* **WHAT TO PRODUCE**
Pick out every line of the records that contains the string "detection", and copy each of those lines.

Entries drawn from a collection
>>>

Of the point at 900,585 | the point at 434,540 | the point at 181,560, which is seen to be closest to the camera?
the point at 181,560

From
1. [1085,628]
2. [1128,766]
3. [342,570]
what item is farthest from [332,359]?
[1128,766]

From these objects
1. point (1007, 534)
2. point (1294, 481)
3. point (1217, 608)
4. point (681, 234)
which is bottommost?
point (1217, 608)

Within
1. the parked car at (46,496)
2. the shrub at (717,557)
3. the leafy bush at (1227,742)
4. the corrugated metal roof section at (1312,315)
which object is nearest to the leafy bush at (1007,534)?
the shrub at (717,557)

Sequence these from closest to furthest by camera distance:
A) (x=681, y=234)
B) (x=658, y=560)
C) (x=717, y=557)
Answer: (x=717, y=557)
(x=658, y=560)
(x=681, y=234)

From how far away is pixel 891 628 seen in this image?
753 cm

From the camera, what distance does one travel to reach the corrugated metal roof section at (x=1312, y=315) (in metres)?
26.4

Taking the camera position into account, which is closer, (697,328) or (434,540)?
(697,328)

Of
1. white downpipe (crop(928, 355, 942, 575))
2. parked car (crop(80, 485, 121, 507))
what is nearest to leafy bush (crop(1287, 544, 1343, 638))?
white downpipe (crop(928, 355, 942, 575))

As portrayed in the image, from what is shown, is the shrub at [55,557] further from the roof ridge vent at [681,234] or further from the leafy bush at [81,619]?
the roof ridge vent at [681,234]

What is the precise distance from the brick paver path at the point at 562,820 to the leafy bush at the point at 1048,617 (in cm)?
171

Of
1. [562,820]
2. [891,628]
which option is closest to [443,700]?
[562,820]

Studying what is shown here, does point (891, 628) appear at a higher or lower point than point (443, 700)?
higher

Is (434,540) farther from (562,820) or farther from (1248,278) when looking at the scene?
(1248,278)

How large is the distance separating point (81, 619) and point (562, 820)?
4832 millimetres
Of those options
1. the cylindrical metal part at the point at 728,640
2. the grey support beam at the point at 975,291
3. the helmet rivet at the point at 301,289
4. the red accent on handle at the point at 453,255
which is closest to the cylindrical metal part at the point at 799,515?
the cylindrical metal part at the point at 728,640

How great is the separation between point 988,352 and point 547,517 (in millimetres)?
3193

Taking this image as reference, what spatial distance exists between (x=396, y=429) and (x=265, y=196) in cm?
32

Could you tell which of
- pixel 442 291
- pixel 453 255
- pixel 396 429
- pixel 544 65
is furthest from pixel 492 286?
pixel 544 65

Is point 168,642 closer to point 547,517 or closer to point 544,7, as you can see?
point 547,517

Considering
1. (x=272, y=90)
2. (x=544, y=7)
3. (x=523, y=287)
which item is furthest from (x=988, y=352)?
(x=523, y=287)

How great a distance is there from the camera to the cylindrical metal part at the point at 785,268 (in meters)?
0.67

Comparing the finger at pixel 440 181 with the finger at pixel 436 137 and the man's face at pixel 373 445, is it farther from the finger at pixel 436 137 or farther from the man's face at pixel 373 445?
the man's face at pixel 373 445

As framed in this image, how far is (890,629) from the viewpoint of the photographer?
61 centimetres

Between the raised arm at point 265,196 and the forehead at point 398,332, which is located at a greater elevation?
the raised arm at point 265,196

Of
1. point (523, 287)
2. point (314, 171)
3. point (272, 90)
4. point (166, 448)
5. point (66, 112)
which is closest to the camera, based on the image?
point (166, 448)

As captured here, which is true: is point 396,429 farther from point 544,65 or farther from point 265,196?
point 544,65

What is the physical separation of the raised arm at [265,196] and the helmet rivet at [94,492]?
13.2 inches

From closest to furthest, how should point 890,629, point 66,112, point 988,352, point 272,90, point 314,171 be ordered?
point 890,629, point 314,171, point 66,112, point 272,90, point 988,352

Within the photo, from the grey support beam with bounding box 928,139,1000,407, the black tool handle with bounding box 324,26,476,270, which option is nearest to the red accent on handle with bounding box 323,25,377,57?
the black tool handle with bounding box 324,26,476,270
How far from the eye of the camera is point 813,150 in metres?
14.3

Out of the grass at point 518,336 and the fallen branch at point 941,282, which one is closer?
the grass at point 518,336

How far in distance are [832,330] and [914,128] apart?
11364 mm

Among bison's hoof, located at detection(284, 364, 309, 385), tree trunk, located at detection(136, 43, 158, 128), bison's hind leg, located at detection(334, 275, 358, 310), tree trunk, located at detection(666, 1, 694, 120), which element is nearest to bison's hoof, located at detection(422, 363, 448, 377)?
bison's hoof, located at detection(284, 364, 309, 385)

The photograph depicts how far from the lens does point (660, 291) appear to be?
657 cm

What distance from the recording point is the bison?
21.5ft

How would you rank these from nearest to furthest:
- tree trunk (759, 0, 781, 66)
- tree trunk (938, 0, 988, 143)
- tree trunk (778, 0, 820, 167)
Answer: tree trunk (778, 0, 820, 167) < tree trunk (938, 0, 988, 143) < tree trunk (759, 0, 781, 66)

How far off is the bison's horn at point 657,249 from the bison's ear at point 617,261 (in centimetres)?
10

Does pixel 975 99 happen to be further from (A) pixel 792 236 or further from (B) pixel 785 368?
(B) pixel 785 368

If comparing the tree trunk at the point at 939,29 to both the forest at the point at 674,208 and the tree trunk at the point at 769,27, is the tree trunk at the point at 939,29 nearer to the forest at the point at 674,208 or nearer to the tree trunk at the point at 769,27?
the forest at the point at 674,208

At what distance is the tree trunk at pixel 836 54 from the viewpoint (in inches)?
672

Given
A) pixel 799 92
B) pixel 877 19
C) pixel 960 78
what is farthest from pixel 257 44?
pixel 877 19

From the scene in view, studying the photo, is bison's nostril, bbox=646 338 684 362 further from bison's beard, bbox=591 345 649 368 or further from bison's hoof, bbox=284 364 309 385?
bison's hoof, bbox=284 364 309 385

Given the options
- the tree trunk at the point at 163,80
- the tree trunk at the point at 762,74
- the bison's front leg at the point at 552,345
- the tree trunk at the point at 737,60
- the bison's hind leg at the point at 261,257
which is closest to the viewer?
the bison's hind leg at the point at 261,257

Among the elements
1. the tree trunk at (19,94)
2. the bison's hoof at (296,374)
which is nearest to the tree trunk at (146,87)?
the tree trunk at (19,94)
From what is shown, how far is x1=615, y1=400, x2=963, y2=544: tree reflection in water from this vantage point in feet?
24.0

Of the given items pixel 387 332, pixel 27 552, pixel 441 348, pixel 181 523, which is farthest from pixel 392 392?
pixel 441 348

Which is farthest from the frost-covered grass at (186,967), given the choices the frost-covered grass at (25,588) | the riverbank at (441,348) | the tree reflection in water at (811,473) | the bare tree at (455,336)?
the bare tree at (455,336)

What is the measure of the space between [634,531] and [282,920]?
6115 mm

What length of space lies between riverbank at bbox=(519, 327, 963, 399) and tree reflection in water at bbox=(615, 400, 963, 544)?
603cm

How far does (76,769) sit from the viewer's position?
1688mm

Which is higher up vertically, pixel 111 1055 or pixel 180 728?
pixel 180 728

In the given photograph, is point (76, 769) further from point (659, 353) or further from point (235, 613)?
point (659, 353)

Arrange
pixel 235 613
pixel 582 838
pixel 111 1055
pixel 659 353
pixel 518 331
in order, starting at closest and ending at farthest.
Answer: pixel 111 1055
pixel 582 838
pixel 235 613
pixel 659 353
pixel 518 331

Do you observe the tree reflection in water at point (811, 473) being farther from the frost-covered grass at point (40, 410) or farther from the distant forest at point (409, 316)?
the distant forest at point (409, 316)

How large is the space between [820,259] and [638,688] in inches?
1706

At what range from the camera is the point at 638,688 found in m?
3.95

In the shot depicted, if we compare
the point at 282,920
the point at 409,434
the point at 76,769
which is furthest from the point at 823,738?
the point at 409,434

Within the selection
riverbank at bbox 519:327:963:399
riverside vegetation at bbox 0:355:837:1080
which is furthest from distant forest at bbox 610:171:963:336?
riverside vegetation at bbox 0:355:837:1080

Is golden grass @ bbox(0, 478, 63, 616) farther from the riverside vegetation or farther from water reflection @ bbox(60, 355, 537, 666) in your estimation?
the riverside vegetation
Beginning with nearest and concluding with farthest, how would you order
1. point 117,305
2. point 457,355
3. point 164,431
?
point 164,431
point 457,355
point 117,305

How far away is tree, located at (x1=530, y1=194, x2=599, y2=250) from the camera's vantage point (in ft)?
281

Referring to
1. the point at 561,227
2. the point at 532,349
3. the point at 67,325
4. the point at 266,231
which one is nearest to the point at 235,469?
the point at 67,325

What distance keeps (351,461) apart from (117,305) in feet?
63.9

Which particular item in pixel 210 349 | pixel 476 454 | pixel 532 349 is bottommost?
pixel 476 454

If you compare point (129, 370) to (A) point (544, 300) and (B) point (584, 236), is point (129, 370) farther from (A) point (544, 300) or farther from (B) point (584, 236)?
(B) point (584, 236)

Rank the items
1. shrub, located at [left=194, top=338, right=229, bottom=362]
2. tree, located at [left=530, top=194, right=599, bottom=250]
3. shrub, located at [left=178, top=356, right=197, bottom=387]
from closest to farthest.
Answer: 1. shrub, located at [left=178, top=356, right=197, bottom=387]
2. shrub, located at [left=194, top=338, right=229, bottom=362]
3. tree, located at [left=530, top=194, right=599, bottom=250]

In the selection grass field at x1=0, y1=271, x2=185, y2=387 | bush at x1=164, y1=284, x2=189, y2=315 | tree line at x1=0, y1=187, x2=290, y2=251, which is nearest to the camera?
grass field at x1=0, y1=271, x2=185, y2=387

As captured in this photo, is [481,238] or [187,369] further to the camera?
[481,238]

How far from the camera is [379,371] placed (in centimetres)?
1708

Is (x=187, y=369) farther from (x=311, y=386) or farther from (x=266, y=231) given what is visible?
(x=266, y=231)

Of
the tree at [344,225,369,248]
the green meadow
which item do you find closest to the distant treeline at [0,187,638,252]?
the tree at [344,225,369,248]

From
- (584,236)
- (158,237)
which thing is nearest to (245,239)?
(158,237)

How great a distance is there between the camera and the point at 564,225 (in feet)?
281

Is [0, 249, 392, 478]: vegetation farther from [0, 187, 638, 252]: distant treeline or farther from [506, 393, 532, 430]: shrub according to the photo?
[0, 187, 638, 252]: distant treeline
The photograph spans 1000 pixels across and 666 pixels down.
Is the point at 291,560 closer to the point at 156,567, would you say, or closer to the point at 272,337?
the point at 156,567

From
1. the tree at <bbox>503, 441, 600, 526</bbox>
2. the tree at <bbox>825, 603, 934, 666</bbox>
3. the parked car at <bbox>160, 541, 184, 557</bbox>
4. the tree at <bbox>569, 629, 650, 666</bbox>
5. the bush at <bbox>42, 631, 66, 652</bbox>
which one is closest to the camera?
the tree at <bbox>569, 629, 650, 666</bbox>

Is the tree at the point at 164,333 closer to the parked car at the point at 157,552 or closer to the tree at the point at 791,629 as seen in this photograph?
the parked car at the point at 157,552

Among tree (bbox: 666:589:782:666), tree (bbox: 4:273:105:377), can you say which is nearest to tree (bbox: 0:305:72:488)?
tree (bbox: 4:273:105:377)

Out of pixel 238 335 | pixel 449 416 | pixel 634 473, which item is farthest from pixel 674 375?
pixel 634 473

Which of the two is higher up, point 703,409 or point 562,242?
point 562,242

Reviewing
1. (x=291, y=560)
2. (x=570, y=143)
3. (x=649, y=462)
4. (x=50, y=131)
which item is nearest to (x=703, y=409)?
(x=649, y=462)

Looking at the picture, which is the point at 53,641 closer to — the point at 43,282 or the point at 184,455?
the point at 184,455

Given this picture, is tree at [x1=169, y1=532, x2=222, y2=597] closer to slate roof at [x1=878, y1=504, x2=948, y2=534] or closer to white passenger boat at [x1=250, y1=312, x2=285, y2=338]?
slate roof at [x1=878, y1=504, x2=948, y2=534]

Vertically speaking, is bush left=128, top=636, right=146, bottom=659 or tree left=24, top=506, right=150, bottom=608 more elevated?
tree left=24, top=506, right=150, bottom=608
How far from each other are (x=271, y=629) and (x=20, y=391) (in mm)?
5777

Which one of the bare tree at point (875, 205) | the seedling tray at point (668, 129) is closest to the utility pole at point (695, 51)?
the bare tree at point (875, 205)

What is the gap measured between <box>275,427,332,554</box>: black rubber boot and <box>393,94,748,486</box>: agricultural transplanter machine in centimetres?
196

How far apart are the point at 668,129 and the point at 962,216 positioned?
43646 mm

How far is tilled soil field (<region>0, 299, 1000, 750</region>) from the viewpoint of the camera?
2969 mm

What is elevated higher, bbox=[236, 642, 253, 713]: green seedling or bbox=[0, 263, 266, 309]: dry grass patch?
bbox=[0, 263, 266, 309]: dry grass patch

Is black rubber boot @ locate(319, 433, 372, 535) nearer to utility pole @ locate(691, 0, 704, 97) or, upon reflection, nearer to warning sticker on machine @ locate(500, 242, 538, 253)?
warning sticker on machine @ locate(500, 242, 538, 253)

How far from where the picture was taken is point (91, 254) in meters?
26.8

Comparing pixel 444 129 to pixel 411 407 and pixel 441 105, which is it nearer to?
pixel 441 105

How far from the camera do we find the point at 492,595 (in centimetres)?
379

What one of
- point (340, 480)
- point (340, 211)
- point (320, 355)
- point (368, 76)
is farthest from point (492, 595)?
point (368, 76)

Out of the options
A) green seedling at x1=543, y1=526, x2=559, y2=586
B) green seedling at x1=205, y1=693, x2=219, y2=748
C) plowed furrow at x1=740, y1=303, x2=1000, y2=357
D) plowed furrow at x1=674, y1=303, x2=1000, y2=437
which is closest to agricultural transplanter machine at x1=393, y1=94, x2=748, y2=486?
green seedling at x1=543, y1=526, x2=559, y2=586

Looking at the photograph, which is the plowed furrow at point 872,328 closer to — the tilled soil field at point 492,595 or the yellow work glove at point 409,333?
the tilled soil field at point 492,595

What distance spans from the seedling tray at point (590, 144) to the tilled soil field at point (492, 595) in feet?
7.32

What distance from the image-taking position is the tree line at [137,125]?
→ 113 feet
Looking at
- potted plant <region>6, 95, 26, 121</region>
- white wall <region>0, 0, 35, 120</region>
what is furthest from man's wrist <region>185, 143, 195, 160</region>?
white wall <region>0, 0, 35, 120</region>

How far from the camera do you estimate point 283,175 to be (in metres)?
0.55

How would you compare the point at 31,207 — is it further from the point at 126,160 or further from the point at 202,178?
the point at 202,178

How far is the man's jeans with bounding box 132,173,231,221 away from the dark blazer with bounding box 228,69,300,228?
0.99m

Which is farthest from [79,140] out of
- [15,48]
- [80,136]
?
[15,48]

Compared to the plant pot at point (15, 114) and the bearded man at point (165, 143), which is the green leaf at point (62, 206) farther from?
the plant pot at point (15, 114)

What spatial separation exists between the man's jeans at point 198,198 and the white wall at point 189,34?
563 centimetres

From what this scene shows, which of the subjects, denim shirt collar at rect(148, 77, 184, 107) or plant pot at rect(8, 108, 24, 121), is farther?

<<<

* **FINAL RESULT**
Among bison's hoof, located at detection(284, 364, 309, 385), tree trunk, located at detection(136, 43, 158, 128), bison's hind leg, located at detection(334, 275, 358, 310), tree trunk, located at detection(666, 1, 694, 120), which element is nearest to bison's hoof, located at detection(422, 363, 448, 377)?
bison's hoof, located at detection(284, 364, 309, 385)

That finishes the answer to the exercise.